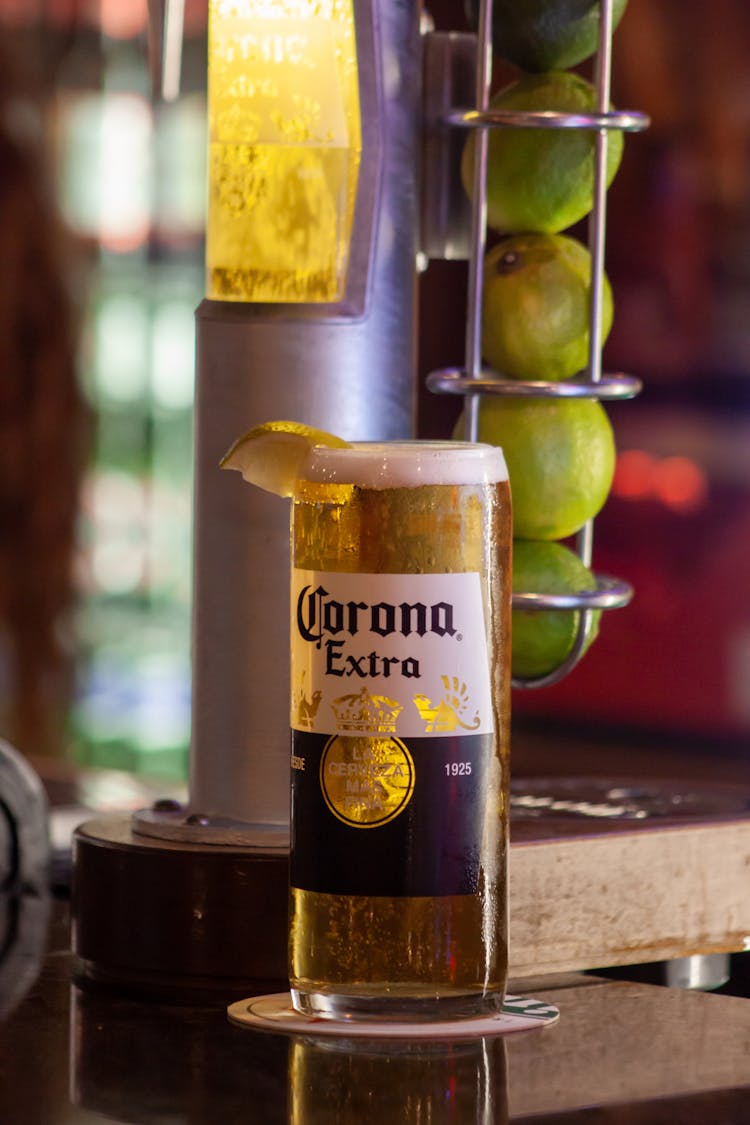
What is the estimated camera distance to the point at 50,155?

▬▬▬▬▬▬

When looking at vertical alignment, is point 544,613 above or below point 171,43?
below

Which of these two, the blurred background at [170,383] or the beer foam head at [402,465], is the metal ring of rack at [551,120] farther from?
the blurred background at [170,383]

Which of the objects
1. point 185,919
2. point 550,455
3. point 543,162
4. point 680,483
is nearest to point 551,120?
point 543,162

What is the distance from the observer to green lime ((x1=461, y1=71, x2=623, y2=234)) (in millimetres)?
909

▬▬▬▬▬▬

#### [WHAT NEEDS TO BE DONE]
Filter the lines above down to those containing the word "Which". Treat uppercase and lowercase as different.

#### [FINAL RESULT]
Which of these two, the blurred background at [170,383] or the beer foam head at [402,465], is the metal ring of rack at [551,120] farther from?
Which of the objects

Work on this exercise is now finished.